# [What is asked]
Extract every line of the records below, from the line containing "How great a" down to the end of the records, and reproduce those lines word for word.

[Spatial reasoning data]
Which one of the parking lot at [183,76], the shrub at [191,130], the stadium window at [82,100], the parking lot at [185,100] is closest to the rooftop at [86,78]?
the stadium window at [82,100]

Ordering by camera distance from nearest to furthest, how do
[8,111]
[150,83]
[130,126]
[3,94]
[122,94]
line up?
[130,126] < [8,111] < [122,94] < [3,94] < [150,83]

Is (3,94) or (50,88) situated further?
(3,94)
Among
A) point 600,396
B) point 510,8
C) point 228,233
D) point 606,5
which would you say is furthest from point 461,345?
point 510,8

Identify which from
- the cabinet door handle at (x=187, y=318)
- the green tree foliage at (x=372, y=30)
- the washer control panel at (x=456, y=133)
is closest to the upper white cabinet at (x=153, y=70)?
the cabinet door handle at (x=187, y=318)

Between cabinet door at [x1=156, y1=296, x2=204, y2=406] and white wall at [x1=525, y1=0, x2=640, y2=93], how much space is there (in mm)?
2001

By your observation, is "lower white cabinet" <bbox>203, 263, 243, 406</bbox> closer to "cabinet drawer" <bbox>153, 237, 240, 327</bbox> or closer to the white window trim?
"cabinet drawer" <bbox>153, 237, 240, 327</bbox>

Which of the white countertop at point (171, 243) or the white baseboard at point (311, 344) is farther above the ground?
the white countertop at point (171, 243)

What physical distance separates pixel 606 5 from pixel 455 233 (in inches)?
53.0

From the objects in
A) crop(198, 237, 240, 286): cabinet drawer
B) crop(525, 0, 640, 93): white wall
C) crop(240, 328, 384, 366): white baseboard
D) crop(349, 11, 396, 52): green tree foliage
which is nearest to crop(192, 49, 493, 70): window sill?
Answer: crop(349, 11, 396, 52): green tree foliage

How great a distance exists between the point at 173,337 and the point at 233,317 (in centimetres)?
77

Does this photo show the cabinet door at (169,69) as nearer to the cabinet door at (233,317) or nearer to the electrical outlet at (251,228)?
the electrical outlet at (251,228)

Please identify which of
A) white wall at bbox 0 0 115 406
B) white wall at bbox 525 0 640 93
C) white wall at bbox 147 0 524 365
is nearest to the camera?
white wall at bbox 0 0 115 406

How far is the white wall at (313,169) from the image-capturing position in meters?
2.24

# [Full output]
How great a distance exists between the point at 173,337 and the point at 233,317 (in centimetres)?
77

Does this photo show the cabinet door at (169,69) as nearer to the cabinet door at (233,317) or nearer to the electrical outlet at (251,228)?
the electrical outlet at (251,228)

Please identify which of
A) white wall at bbox 0 0 115 406
B) white wall at bbox 525 0 640 93
C) white wall at bbox 147 0 524 365
is nearest to the camera?
white wall at bbox 0 0 115 406

How far is the white wall at (313,169) from the image-capturing position in meters?
2.24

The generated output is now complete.